# Texto:
■ ■ ■
Inflação em 2026 Ameaça Meta do BC e Dólar Cede: Mercado Eleva Projeção do IPCA para 4,91% em Meio a Conflito no Oriente Médio

Mercado Aumenta Projeção da Inflação para 2026

A expectativa do mercado para a inflação brasileira em 2026 voltou a subir, alcançando 4,91%, de acordo com o relatório Focus divulgado nesta segunda-feira (11). Este é o nono aumento consecutivo nas projeções, afastando-se ainda mais do teto da meta de 4,5% estabelecida pelo Banco Central. A escalada das incertezas globais, impulsionada pela guerra no Oriente Médio e a consequente alta nos preços do petróleo, é apontada como principal fator para essa revisão.

Dólar em Queda: Nova Projeção para o Final de 2026

Em contraste com a tendência inflacionária, a projeção para o dólar no final de 2026 foi revisada para baixo, caindo de R$ 5,25 para R$ 5,20. Essa queda representa uma melhora significativa em relação à estimativa de um mês atrás, que era de R$ 5,37. Essa dinâmica sugere uma confiança maior na estabilidade cambial, mesmo diante de um cenário inflacionário mais desafiador.
■ ■ ■
# Seção de dados:
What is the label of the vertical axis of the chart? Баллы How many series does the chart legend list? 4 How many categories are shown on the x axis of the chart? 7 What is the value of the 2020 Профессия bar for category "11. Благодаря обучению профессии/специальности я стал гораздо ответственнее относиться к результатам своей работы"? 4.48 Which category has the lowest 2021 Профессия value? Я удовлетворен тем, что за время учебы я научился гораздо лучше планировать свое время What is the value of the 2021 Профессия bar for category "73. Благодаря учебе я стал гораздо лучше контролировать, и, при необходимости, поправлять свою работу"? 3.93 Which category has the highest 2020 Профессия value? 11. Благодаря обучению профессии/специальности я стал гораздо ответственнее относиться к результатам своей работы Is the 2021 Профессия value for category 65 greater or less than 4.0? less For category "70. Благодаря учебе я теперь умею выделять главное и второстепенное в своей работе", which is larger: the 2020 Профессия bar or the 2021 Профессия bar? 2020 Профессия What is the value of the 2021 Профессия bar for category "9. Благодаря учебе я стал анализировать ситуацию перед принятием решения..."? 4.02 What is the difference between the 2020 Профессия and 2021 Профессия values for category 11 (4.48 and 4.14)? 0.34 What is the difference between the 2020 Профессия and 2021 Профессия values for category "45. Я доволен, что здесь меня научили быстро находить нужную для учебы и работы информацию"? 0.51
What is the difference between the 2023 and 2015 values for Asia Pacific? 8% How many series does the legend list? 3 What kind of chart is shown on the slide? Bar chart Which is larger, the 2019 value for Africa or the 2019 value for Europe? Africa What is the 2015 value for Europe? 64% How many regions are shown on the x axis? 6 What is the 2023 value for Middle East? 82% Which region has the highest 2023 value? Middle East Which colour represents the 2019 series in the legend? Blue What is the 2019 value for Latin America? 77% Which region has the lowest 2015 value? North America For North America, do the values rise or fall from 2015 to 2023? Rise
■ ■ ■
# Exercícios:
(a) Retorne o trecho do texto sobre a inflação entre "Dólar em Queda: Nova" e "inflacionário mais desafiador.", inclusive.
(b) Segundo o texto sobre a inflação, qual era a estimativa para o dólar no final de 2026 um mês atrás?
(c) Continue o texto sobre a inflação e o dólar a partir do ponto em que ele termina.
As linhas foram retiradas de outra fonte.

# Respostas numeradas:
(a)
Dólar em Queda: Nova Projeção para o Final de 2026

Em contraste com a tendência inflacionária, a projeção para o dólar no final de 2026 foi revisada para baixo, caindo de R$ 5,25 para R$ 5,20. Essa queda representa uma melhora significativa em relação à estimativa de um mês atrás, que era de R$ 5,37. Essa dinâmica sugere uma confiança maior na estabilidade cambial, mesmo diante de um cenário inflacionário mais desafiador.

(b) R$ 5,37.

(c)
Expectativas de Inflação de Longo Prazo Acima da Meta

As projeções para a inflação em prazos mais estendidos também mostram preocupação. Para 2027, a mediana das expectativas se mantém em 4%, enquanto para 2028, a projeção é de 3,64%. Essas estimativas permanecem acima da meta de inflação do Banco Central, que é de 3% com tolerância de 1,5 ponto percentual para mais ou menos. O Comitê de Política Monetária (Copom) já havia revisado suas próprias projeções em abril, elevando a expectativa para o IPCA de 2026 para 4,6% e para 2027 para 3,5%, refletindo a dificuldade em ancorar as expectativas de inflação.

Impacto das Geopolíticas e o Futuro da Meta de Inflação

A ata mais recente do Copom destacou que as expectativas de inflação, que estavam em declínio, voltaram a subir após o início dos conflitos no Oriente Médio, mantendo-se acima da meta em todos os horizontes. A desancoragem das expectativas, especialmente para 2028, é um ponto de atenção. Desde 2025, a meta de inflação se tornou contínua, com o centro em 3% e um intervalo de tolerância de 1,5 ponto percentual. A perda do alvo ocorre se a inflação ficar fora desse intervalo por seis meses consecutivos, o que pode gerar questionamentos sobre a condução da política monetária.